Baldo et al. (2005) define language as a “rule-based, symbolic representation system” that “allows us to not simply represent concepts, but more importantly for problem solving, facilitates our ability to manipulate those concepts and generate novel solutions” (pp. 240, 249). Although their study focused on the relationship between natural language and problem solving, their concept of language is highly representative of languages used in programming activities. Other research in the area of linguistics examines the differences between mono-, bi-, and multilingual speakers. One particular study, focusing on the differences between mono- and bilingual children, found specific differences in the subjects’ abilities to solve problems (Bialystok & Majumder, 1998).
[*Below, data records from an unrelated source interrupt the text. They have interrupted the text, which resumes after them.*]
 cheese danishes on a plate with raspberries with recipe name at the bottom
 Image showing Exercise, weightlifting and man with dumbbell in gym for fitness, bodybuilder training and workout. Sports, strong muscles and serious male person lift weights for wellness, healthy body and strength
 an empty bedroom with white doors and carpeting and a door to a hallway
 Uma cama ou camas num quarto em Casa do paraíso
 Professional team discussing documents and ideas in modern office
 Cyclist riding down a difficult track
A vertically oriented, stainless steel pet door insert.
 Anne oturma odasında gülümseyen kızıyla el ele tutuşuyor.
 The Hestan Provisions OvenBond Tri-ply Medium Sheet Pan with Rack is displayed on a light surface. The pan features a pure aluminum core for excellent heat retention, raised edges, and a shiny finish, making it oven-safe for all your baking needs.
These linguistic studies prompt us to ask questions about the effect that working concurrently in multiple programming languages (a phenomenon we refer to as language fragmentation) has on the problem-solving abilities of developers.
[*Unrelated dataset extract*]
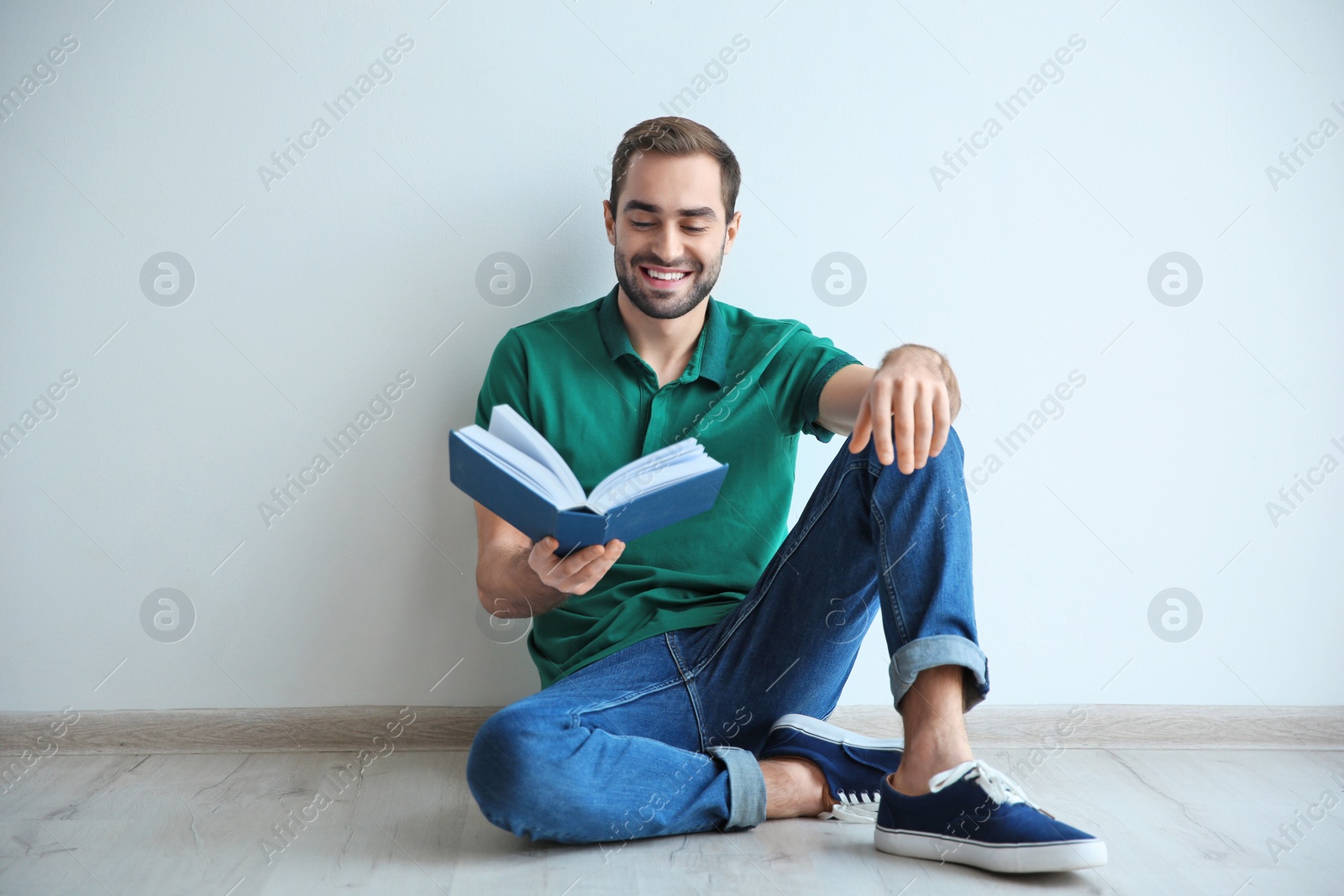 Photo of Young man reading book on floor near wall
In an effort to increase both the quality of software applications and the efficiency with which applications can be written, developers often incorporate multiple programming languages into software projects. Each language is selected to meet specific project needs, to which it is specialized—for instance, in a web application a developer might select SQL for database communication, PHP for server-side processing, JavaScript for client-side processing, and HTML/CSS for the user interface. Although language specialization arguably introduces benefits, the total impact of the resulting language fragmentation on developer performance is unclear. For instance, developers may solve problems more efficiently when they have multiple language paradigms at their disposal. However, the overhead of maintaining efficiency in more than one language may also outweigh those benefits. Further, development directors and programming team managers must make resource allocation, staff training, and technology acquisition decisions on a daily basis. Understanding the impact of language fragmentation on developer performance would enable software companies to make better-informed decisions regarding which programming languages to incorporate into a project, as well as regarding the division of developers and testers across those languages.
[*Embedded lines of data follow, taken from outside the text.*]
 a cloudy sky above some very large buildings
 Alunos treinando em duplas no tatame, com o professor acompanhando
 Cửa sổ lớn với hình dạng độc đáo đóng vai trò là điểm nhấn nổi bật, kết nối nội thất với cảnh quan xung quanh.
To begin understanding these issues, this paper explores the relationship between language fragmentation and developer productivity. First, we define and justify the metrics used in the paper. We discuss our selection of a productivity metric, after which we describe an entropy-based metric for characterizing the distribution of a developer’s efforts across multiple programming languages. Having defined the key terms, we then present the thesis of the paper, and describe, justify, and validate the data and analysis techniques. We then present the results of an observational study of SourceForge, an open source software (OSS) community, in which we demonstrate a significant relationship between language fragmentation and productivity. Establishing this relationship is a necessary first step in understanding the impact that language fragmentation has on a developer’s problem-solving abilities.
TopProductivity
According to the 1993 IEEE Standard for Software Productivity Metrics, “productivity is defined as the ratio of the output product to the input effort that produced it” (Institute of Electrical and Electronics Engineers, Inc., 1993, p. 12). Although this ratio may be as difficult to accurately quantify as problem-solving ability, it has been extensively studied in the context of Software Engineering.